= Beginning of Section =

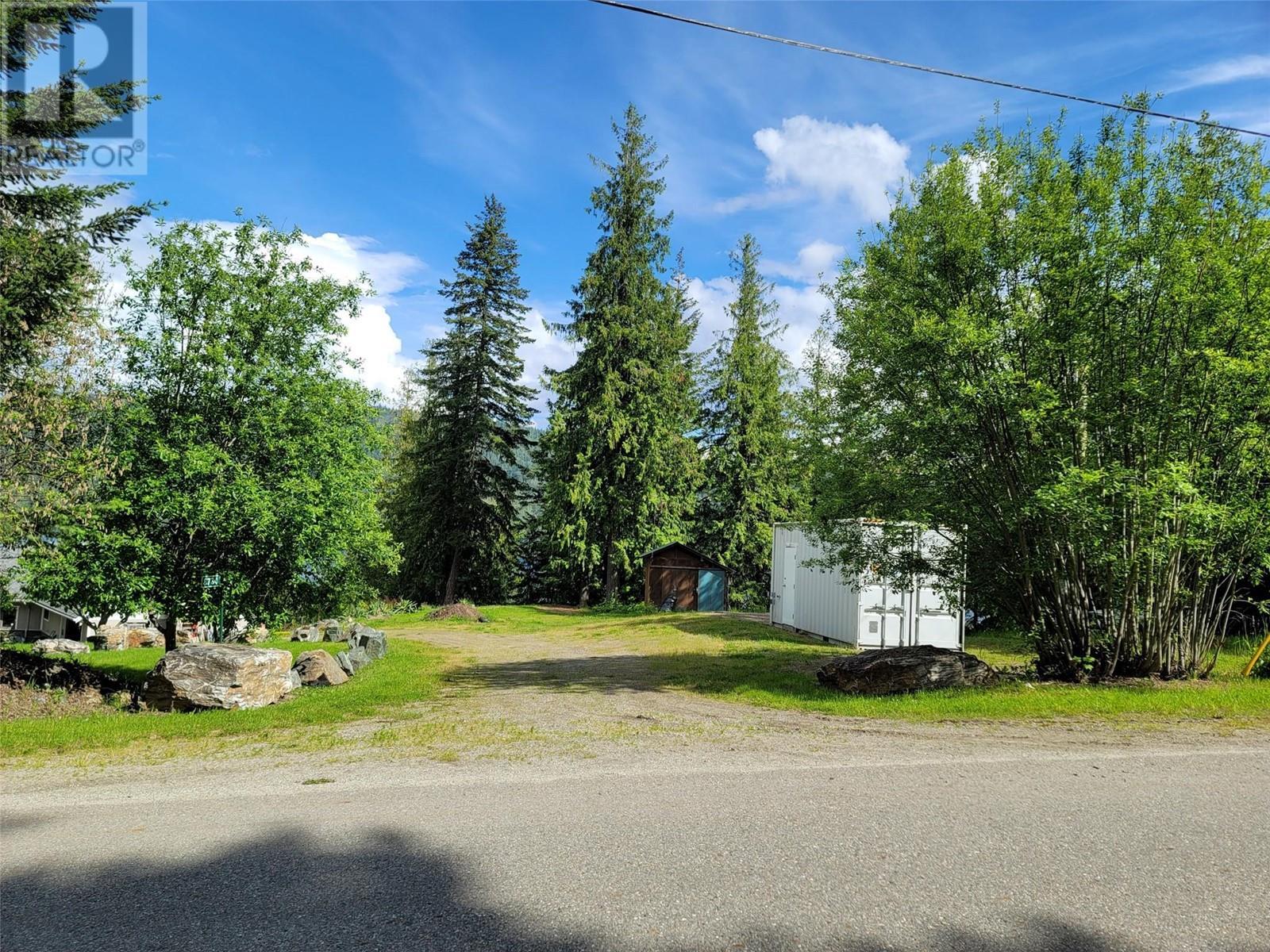 Sea Can contains the water system - 8734 Squilax Anglemont Road, St. Ives, BC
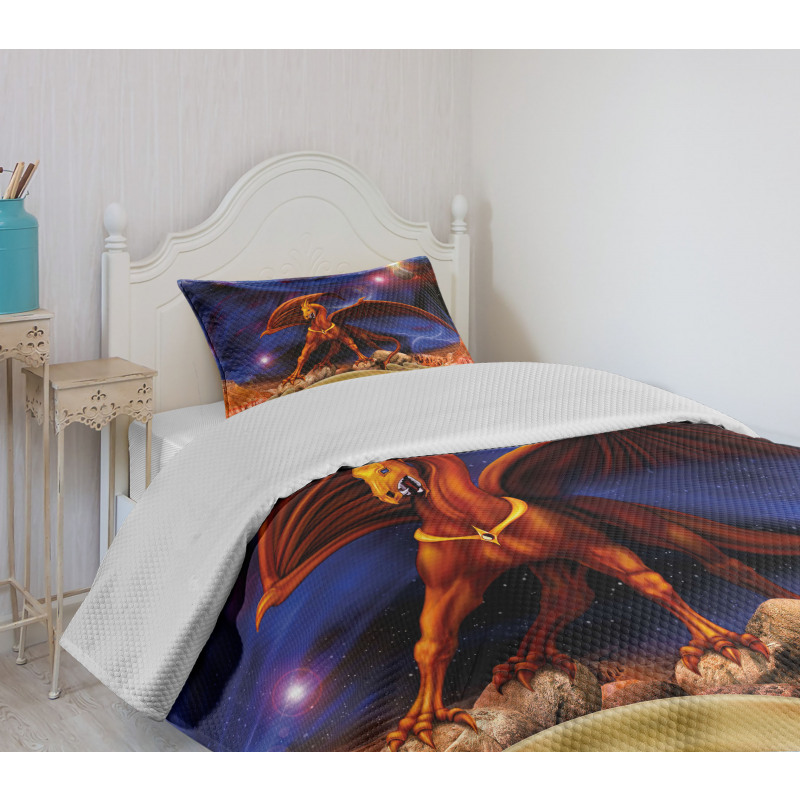 Dragon Knight Cosmos Bedspread Set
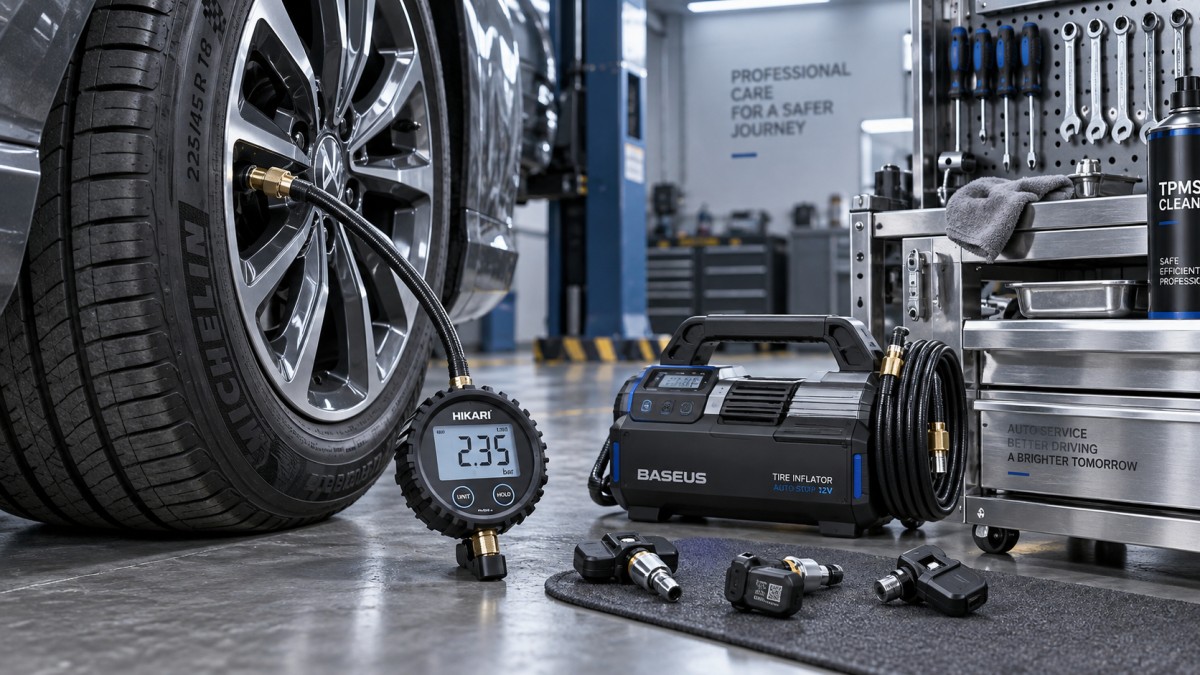 لماذا يظل ضوء نظام مراقبة ضغط الإطارات (TPMS) مضاءً بعد نفخ إطارات السيارة؟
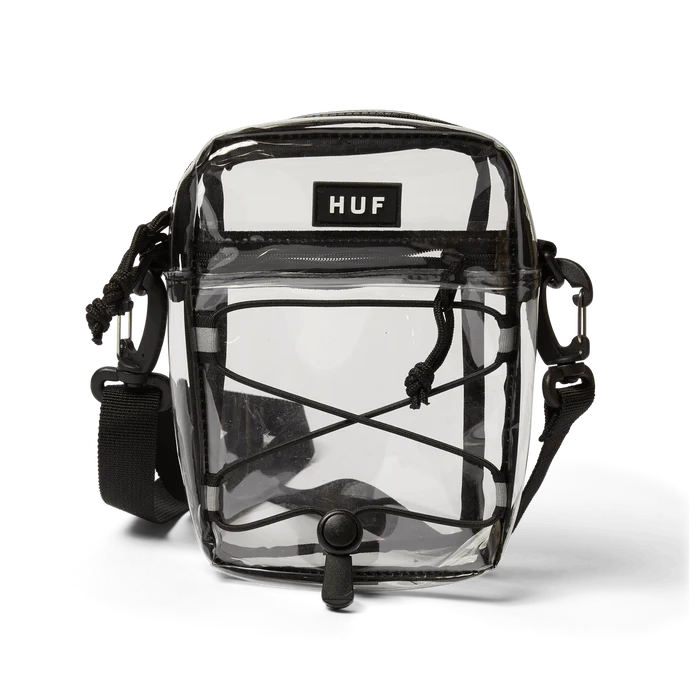 HUF BOWERY SIDE BAG (CLEAR)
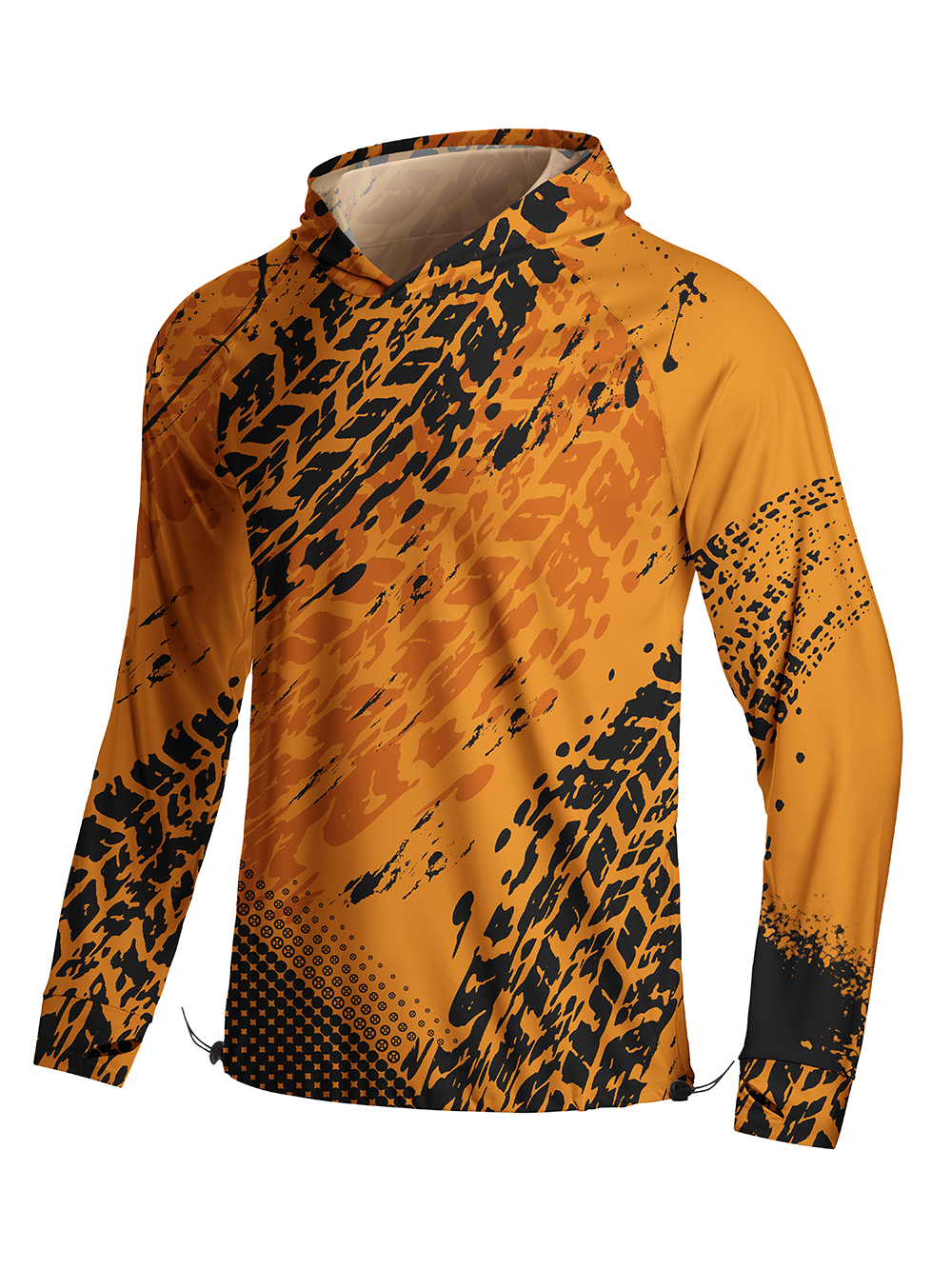 Orionride Tire Marks Long Sleeve Cycling Hoodie Shirt
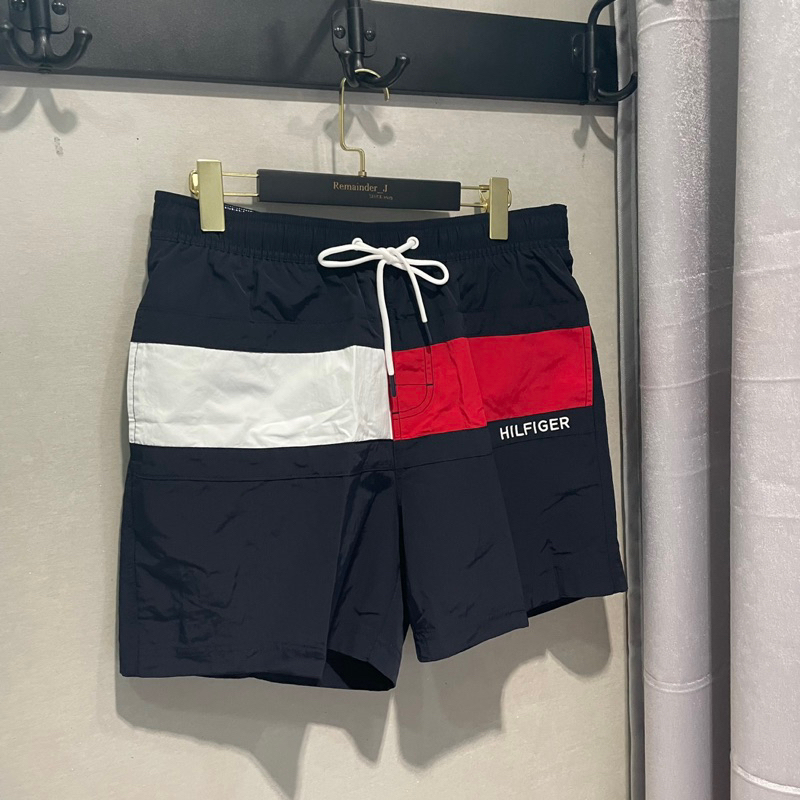 LUN歐美精品▪️TOMMY 紅白LOGO樣式 黑/白/藍 海灘褲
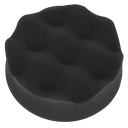 Hook-and-Loop Buffing & Polishing Foam Head 80 x 25mm - Black/Soft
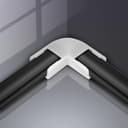 HOMMAND 6 x 1m/3.3ft LED Profile U Shape Aluminium Channel with Diffuser Strip, Corner Connectors, End Caps, Mounting Clips, Indoor LED Strip Light Holder - 9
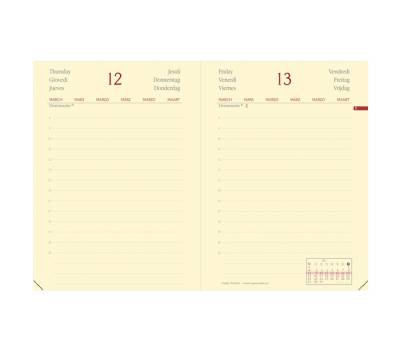 Agenda giornaliera Daily Pocket Prestige Silk 2026,8,5 x 13 cm nero - 2446 - 1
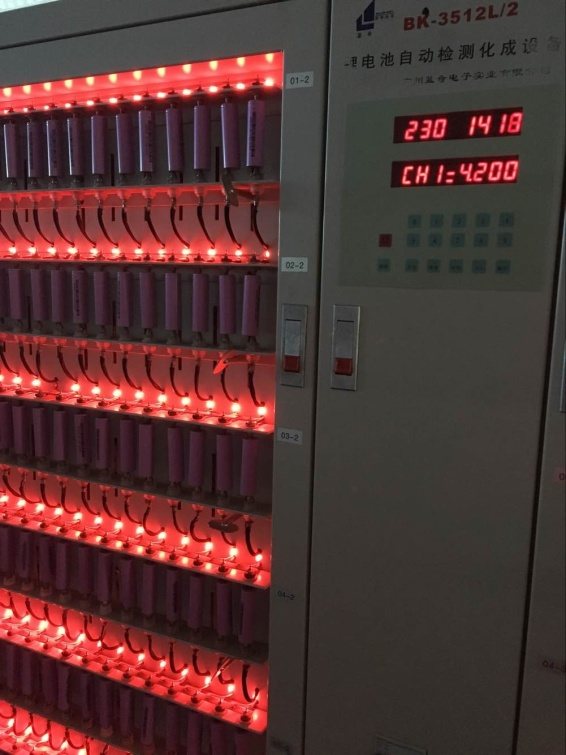 Battery grading and testing cabinet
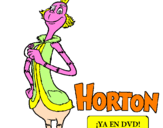 Disegno Horton - Sindaco pitturato su LIU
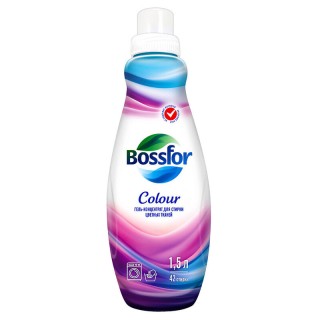 BOSSFOR Гель д/стирки 1,5мл д/цветного /9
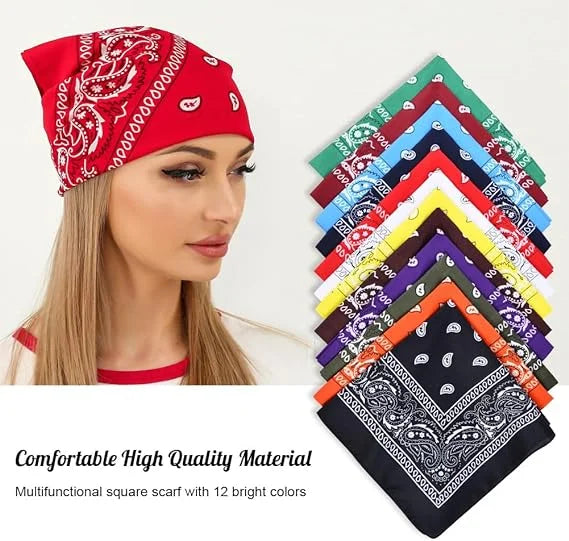 Wholesale Fast Delivery Cotton Square Scarf Logo Design Custom Made Sports Bandana Scarf in Stock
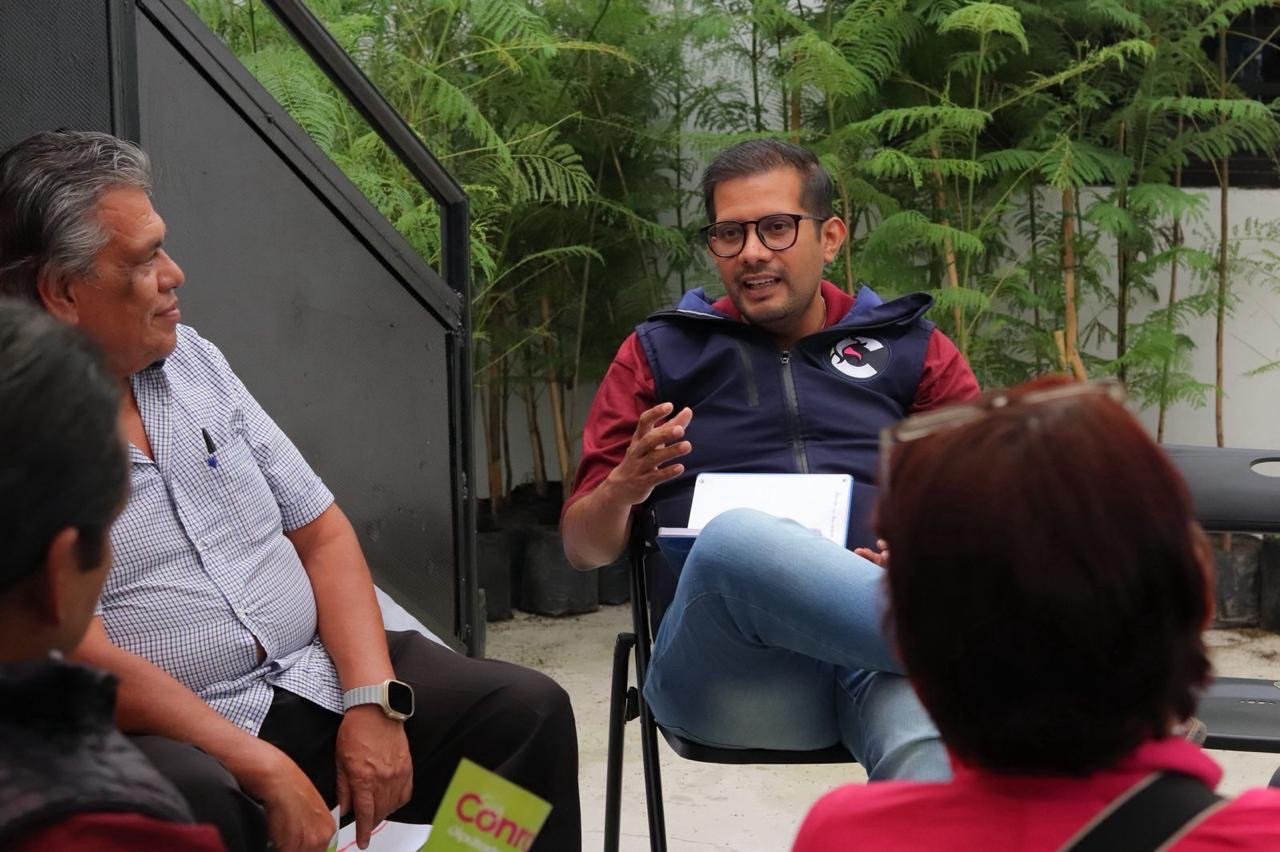 Servir con responsabilidad, es mi compromiso: Conrado Paz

= End of Section =

== Work task ==
Write the data out again exactly, but without its images.

== Output for this exercise ==
 Sea Can contains the water system - 8734 Squilax Anglemont Road, St. Ives, BC
 Dragon Knight Cosmos Bedspread Set
 لماذا يظل ضوء نظام مراقبة ضغط الإطارات (TPMS) مضاءً بعد نفخ إطارات السيارة؟
 HUF BOWERY SIDE BAG (CLEAR)
 Orionride Tire Marks Long Sleeve Cycling Hoodie Shirt
 LUN歐美精品▪️TOMMY 紅白LOGO樣式 黑/白/藍 海灘褲
 Hook-and-Loop Buffing & Polishing Foam Head 80 x 25mm - Black/Soft
 HOMMAND 6 x 1m/3.3ft LED Profile U Shape Aluminium Channel with Diffuser Strip, Corner Connectors, End Caps, Mounting Clips, Indoor LED Strip Light Holder - 9
 Agenda giornaliera Daily Pocket Prestige Silk 2026,8,5 x 13 cm nero - 2446 - 1
 Battery grading and testing cabinet
 Disegno Horton - Sindaco pitturato su LIU
 BOSSFOR Гель д/стирки 1,5мл д/цветного /9
 Wholesale Fast Delivery Cotton Square Scarf Logo Design Custom Made Sports Bandana Scarf in Stock
 Servir con responsabilidad, es mi compromiso: Conrado Paz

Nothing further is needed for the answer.